■ Tasks ■
**1)** Answer these questions about the forum introduction, one line each:
(a) What does the poster call everyone?
(b) What kind of biscuit was the poster's mother?
(c) What will the poster have to do for a while because of being rusty with paragraphs?
**2)** For each statement, say yes or no based on the forum introduction, and quote the words that decide it:
(a) The poster has never role-played before.
(b) Both of the poster's parents are gamers.
(c) The poster claims to be an expert.
**3)** Switch "sci-fi" to "mystery" and write out the forum introduction from "I call everyone" up to and including "Apocalypse, and etc.".

#  Getting Started  > Intros and Who's Who >  Sah my guys. I'm Biscuit nice ta meet ya.

## Biscuit

Well all i need to say that i am a Biscuit (Quite literal actually) and it's been a awhile since i RPed, i'm looking forward to get back into it. Plus hopefully i meet some peeps that will help me through some of this stuff here like doing novel type of things. Not saying i'm an expert or anything of that nature it just i'm really rusty with the paragraph deals so i'm goin' ta have to do one liners for awhile.

I call everyone "my guy" so please don't take it that i'm amusing your gender. It's just how i talk.

Anyways back to the point! I'm Biscuit, my father was an American biscuit and my mother was a British biscuit. (For those that don't know British biscuits are cookies and American biscuits are just bread with gravy.) They both are gamer's of the high caliber which influenced me to be one. So i'm more likely to know most if not some of the games out in the world.

I Love mostly all of the genres especially history, sci-fi, fantasy, Apocalypse, and etc.

■ Dataset section ■
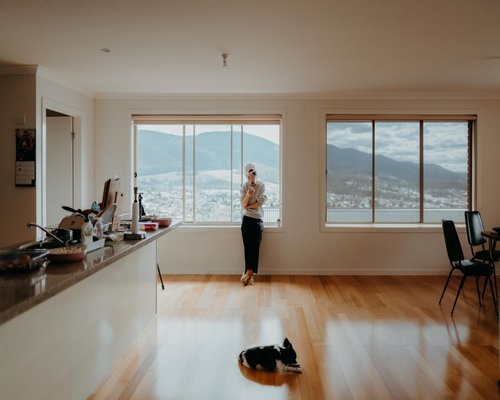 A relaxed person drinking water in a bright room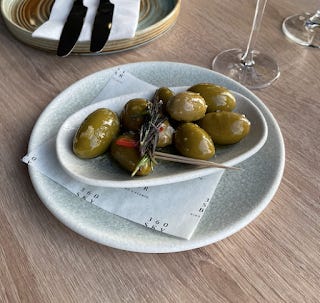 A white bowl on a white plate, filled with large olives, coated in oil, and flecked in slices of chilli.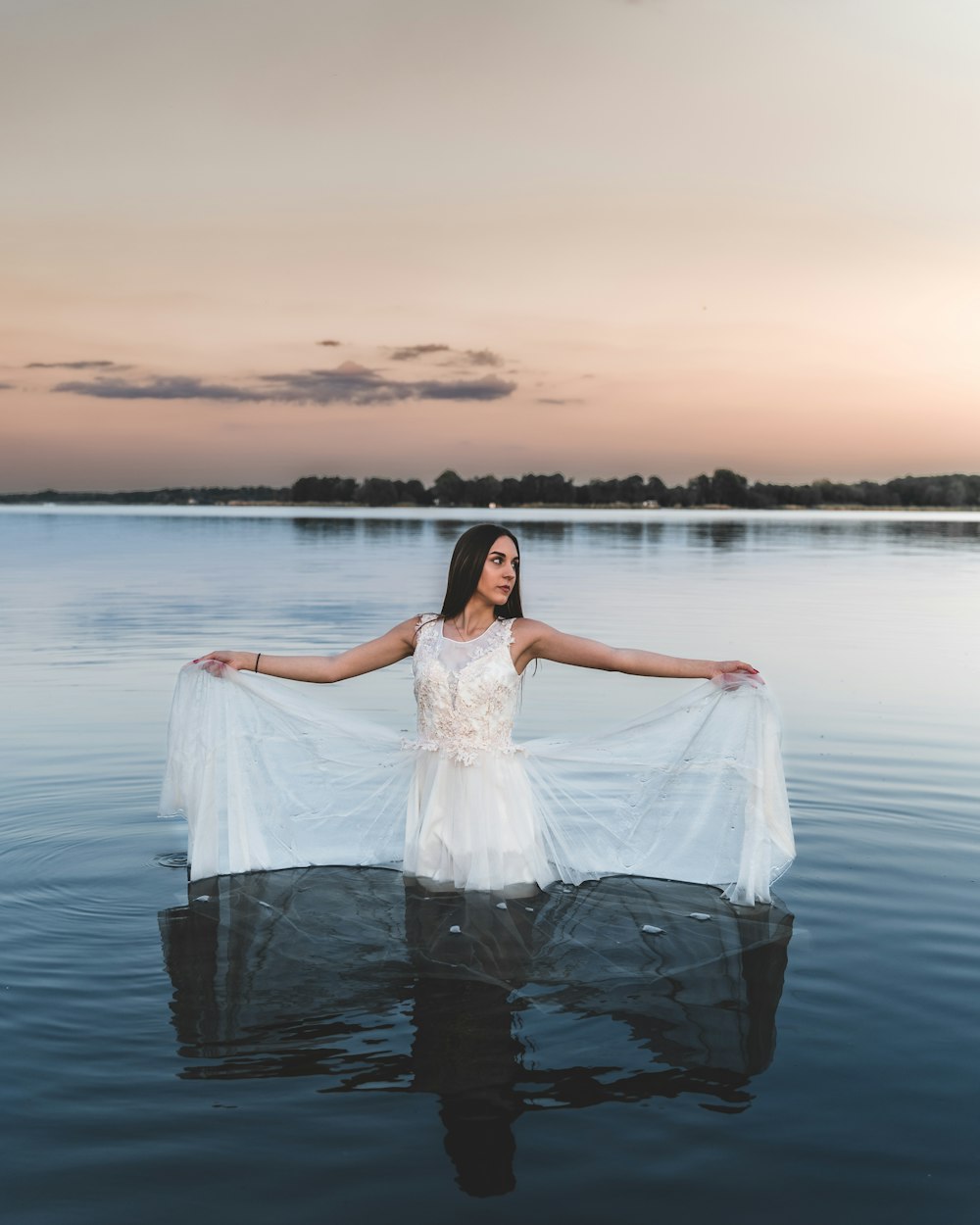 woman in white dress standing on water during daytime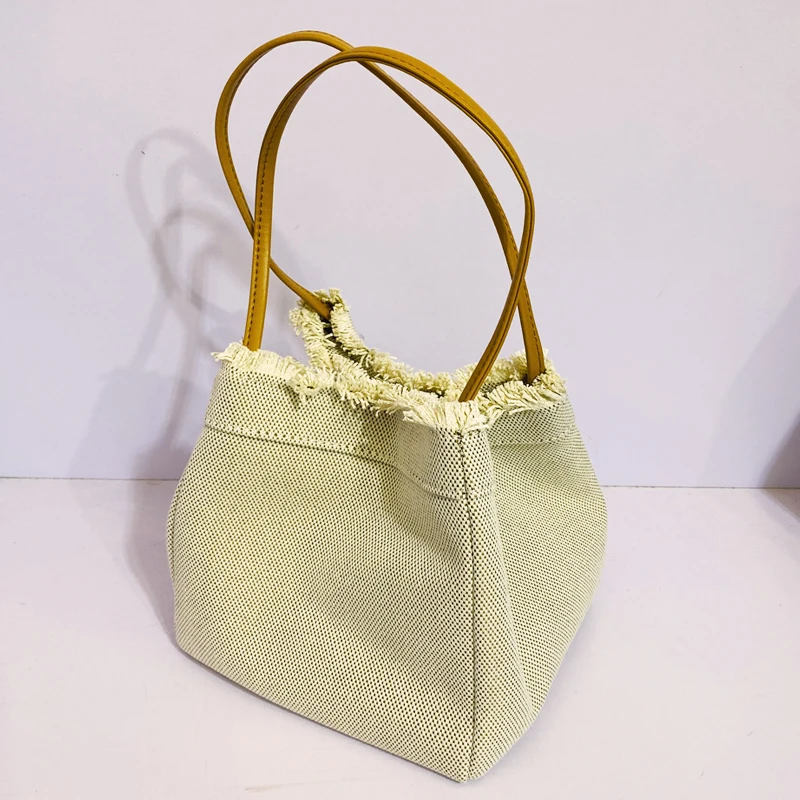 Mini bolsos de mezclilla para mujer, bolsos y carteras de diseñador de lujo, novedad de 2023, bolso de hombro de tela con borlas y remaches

■ Results of the exercise ■
**1)**
(a) "My guy."
(b) A British biscuit.
(c) One liners.

**2)**
(a) No: "it's been a awhile since i RPed"
(b) Yes: "They both are gamer's of the high caliber"
(c) No: "Not saying i'm an expert or anything of that nature"

**3)**
I call everyone "my guy" so please don't take it that i'm amusing your gender. It's just how i talk.

Anyways back to the point! I'm Biscuit, my father was an American biscuit and my mother was a British biscuit. (For those that don't know British biscuits are cookies and American biscuits are just bread with gravy.) They both are gamer's of the high caliber which influenced me to be one. So i'm more likely to know most if not some of the games out in the world.

I Love mostly all of the genres especially history, mystery, fantasy, Apocalypse, and etc.